Taaaaaa... przystojny ginekolog [emoji85][emoji23] może tacy się zdarzają, ale sie jeszcze na takiego nie natknęłam [emoji16] a to i lepiej, bo moze bardziej bym sie wstydziła [emoji85][emoji5]
Na pewno sie unormuje, mam nadzieję, że szybciej niż pózniej [emoji28]
mój jest młody i przystojny, taki trochę typ księcia ze shreka, więc o tyle dobrze, że nie w moim guście :D ale jak powiedziałam mężowi, że będę do niego chodziła jeszcze po ciąży, bo jest bardzo fajny, to zapytał "a po co?" :-D

Dzien doberek
Dzisiaj mam 28+4 i umowilam sie na wyrwanie 8 dolnej kurcze boje sie ze w ostatniej chwili sie rozmysle [emoji52]
A po zatym takie cudo mi sie trafilo jeszcze spacerowka i nosidelko jest do tego Zobacz załącznik 899537Zobacz załącznik 899538Zobacz załącznik 899540
ja mam aż 3 ósemki do wyrwania, ale chyba bym się nie zdecydowała na rwanie w ciąży, pamiętając ból po ostatnim wyrywaniu zęba :szok: a Ty coś masz z nią poważnego, że muszą Ci ją usunąć akurat teraz i nie można poczekać?

Hej
Ja dalej w szpitalu
Dziś nie wyjde napewno
Bylo kilku lekarzy dzis na obchodzue razem z ordynatorem.
Ordynator zadecydowal jeszcze dzis o pomiarach cukru zajżeli też do moich notatek i powiedzieli że szaleństwo z tymi cukrami i że napewno dostane insuline juz bezdyskusyjnie. Wiec teraz ta obserwacja żeby ustalić dawki insuliny. Wczoraj mialam ktg 2 razy dzis juz z rana też ba śpiocha bo o 6 rano. Ale posluchalam sobie Kajtusia. Kilka razy w ciagu dnia tez sprawdzaja tak tylko na chwile serduszko. Dostalam tez zakaz glaskania brzucha to pobudza skurcze i smarowanko kremami też powiedzieli że lepiej nie prowokować skurczy a jest na to zdecydowanie za wcześnie. Wiec dziewczyny co wam sie stawia macica i macie bóle niedtety nie dotykajcie brzuszków. Mialam tak tez w pierwszej ciaży tylko tam non stop mialam skurcze.
Jest mi tu nudno i smutno
Dzis znów płakałam niestety hormony robia swoje plus moja sytuacja to masakra a to wszystko powoduje problemy z cukrem. Ah... Moja kokeżanka jest w ciąży o tydzień mlodszej i tez jest w szpitalu od piatku ze skurczami co 3 min dostaje leki przez pompe i juz podali jej sterydy skurcze sie wyciszaja ale szyjka juz sie przez to mocno skróciła. Leki ktore jej podaja mozna dawac tylko do 33tc wiec jak dotrwa do tego czasu to bedzie super ale potem juz im sie nie uda dluzej tego utrzymac . słabo.
Kurcze, te stresy też na pewno troszkę się do tego przyczyniły :( wiem, że Ci nudno i smutno ale bezpiecznie dla Ciebie i dziecka, więc głowa do góry ;) zaopatrzą Cię w insulinę i cukier też nie będzie już tak szalał. Chyba najsmutniejsze to niedotykanie brzuszka, ale przynajmniej sobie posłuchasz i pooglądasz małego na wszystkie strony podczas pobytu ;) Miłego leżonka, odpoczywaj!
 
U mnie dziś za ciepło, miałam z mężem iść po dzieci, ale nie mogę w tym słońcu. Pojechał po nie rowerem [emoji4]

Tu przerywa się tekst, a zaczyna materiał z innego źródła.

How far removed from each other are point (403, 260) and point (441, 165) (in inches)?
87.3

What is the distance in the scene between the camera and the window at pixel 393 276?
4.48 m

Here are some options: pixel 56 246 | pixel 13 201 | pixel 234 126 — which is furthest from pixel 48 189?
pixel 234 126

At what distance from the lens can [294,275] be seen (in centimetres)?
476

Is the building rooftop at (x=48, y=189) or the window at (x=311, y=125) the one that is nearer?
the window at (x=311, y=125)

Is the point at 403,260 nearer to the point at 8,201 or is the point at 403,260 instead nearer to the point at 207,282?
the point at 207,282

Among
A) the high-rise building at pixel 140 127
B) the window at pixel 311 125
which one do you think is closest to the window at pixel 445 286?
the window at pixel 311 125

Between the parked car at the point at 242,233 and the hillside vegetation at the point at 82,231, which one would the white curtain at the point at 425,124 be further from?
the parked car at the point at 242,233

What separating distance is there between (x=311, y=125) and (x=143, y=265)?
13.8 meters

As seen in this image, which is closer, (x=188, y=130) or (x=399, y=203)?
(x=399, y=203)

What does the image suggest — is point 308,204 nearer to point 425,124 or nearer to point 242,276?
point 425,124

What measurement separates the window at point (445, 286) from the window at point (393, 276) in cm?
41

Brzuszek dziś troszkę dokucza.
O tym żeby nie głaskać brzucha wiem od mojego ginekologa, i chyba nawet pisałam o tym. Lepiej nie wywoływać wilka z lasu. Za tydzień w środę mam wizytę. Zobaczymy czy coś się dzieje
 
Dita ja w pierwszej ciąży miałam młodego i przystojnego. Kurde na dodatek bardzo kompetentny. Widział, że córka wokół szyi dwa razy owinięta pępowiną i boli mnie spojenie łonowe, więc coś jest na rzeczy i skierował do szpitala. W szpitalu po usg lekarz powiedział, a który to lekarz widział, że córka dwa razy owinięta, jak powiedziałam, to on do mnie to ma dobre oko i zapytał mnie: "ale przystojny jest prawda?", ja oczywiście zawstydzona, że mam męża.

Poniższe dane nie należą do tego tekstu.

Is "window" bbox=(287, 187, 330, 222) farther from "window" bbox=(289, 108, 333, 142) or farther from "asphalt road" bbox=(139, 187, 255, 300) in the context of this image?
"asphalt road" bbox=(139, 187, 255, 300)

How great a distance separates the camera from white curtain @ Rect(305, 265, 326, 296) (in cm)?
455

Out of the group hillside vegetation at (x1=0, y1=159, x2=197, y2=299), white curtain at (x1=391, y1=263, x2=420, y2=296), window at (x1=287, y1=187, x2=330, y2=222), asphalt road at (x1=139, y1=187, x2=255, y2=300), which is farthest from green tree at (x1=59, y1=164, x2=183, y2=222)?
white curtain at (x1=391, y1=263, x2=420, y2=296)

Dziś coś co pochodzę to wszystko boli. Powiem szczerze, że dziś mam jakiegoś stracha.Trochę mi niedobrze, czasem kręci się w głowie. Ostatnio nadzwyczaj dobrze się wypróżniam, boli mnie wszystko na dole, lekarka powiedziała, że główka całkiem nisko i mam jakieś złe przeczucia, bo tak to było pod koniec ciąży ze starszą. No, ale to był 36 tc i była dużo większa, a tu dopiero 33 tc skończony i córka dopiero ledwo powyżej 2kg.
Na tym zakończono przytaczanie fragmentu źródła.